One of the most common tax planning strategies of owning a ute has had an overhaul by the ATO.  Unsurprisingly, this guideline is now more complicated than it used to be.

Previously a business could provide a ute to employees and the general rule of thumb was that it was tax deductible and there was no need to calculate Fringe Benefits Tax, provided the private use by the employee was minor, infrequent and irregular …… with no firm definition as to what “minor, infrequent and irregular” was.

The ATO have now issued some firm guidelines as to when utes (and other eligible vehicles) will be exempt from Fringe Benefits Tax.  This will only apply if:

  • When using the vehicle between home and work, any diversion adds no more than 2km to the ordinary length of that trip
  • The private use is less than 1,000km for the entire year
  • No single return journey for private purposes can be more than 200km
  • The cost of the car was less than the Luxury Car Tax Threshold when it was acquired (currently $66,331).

Be mindful that the term “ute” does not automatically include dual cabs. As there is no longer a list of eligible vehicles, dual cabs and four-wheel drives need to be considered under the Miscellaneous Taxation Ruling MT2024.

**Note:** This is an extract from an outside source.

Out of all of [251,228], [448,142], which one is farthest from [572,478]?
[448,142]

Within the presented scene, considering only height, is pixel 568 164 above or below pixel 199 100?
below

This applies from 1st April 2018.

What should you do?

If you satisfy the requirements for the amount of private travel, then the employee will need to sign a declaration each year to confirm that the requirements for private use have not been exceeded.

If you don’t, then Fringe Benefits Tax will need to be considered.  The impact may be able to be reduced through completing a logbook to document the business use percentage of the vehicle.